Still surprising that the thing that is driving no deal (irish border) is the area where government seems furthest from having a remotely credible no deal plan (irish border)
On a temporary basis it will do nothing - no checks, controls or customs.
But it has two massive problems:
1. It's temporary
2. It only fixes half of the issue - one side of border
Well HMG seem to be working on broad assumption they've got about 12 months. After that they could get in trouble - not least with trading partners/WTO
In terms of what replaces it - a deal
And the proposed approach on EU side under no deal means huge problems for Northern Irish traders.
N.I goods going south face tariffs, paperwork - compliance and costs.
Meanwhile UK's plan means goods can enter N.I from ROI with no new costs or compliance
This asymmetry is where you get some of the govt's yellowhammer assumptions about 'direct action'.
Most businesses want to trade legitimately & comply with the rules.
They aren't going to not pay tariffs because someone isn't at the border checking.
In some cases they will be part of bigger EU supply chains.

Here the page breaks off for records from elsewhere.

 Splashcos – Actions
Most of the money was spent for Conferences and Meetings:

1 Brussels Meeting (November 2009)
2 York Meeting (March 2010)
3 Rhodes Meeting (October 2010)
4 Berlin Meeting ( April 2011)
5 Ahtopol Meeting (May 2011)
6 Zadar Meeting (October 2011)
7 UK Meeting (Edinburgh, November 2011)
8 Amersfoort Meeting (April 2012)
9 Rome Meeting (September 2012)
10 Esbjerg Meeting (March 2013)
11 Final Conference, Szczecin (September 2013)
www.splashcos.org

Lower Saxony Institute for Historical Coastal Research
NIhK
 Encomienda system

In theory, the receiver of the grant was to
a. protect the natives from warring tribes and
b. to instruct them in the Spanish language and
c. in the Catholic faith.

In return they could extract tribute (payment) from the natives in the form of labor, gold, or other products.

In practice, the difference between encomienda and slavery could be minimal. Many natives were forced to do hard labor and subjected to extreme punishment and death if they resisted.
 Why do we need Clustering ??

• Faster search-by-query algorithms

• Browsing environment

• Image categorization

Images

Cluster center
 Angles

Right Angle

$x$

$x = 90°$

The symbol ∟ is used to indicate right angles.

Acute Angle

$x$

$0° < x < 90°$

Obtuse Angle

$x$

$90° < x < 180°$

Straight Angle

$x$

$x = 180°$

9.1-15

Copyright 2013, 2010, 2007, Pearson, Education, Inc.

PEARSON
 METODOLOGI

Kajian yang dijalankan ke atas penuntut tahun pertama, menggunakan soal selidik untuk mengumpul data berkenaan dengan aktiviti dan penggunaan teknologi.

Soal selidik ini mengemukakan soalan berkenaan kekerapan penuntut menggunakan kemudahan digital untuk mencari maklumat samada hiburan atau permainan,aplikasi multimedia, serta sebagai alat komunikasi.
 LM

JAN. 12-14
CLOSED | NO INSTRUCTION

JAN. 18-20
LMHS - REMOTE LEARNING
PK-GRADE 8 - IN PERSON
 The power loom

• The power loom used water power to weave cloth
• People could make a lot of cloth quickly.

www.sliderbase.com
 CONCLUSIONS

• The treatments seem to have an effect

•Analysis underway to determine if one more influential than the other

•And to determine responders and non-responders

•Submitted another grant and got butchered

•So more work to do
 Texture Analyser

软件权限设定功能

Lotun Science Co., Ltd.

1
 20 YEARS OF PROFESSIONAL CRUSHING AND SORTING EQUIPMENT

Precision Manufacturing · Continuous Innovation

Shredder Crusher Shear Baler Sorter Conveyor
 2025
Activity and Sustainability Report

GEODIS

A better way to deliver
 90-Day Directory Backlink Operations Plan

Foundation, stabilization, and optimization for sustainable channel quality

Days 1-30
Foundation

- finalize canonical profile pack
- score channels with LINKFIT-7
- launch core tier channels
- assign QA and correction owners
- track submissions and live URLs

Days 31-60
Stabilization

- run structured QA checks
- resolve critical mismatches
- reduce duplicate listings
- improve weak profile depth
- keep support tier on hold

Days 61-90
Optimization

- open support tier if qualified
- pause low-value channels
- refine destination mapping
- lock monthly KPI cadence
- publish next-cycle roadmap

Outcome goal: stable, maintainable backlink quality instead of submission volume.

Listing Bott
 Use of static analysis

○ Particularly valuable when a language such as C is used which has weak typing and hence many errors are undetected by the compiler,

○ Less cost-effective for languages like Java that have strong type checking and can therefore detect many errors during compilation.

Their customers v likely to just say - no thanks, too risky.
Not least because the EU/Ireland have left it very uncertain as to how any businesses would actually have to comply with rules after October 31.
That's difficult for lots of reasons. Not least the fact that EU membership puts obligations on them that they won't want to break.
But whats to stop UK trade re-routing into the Single Market through Ire?
If you read the detailed mapping negotiators did in 2017 against the UK's high level no deal mitigation it's pretty stark.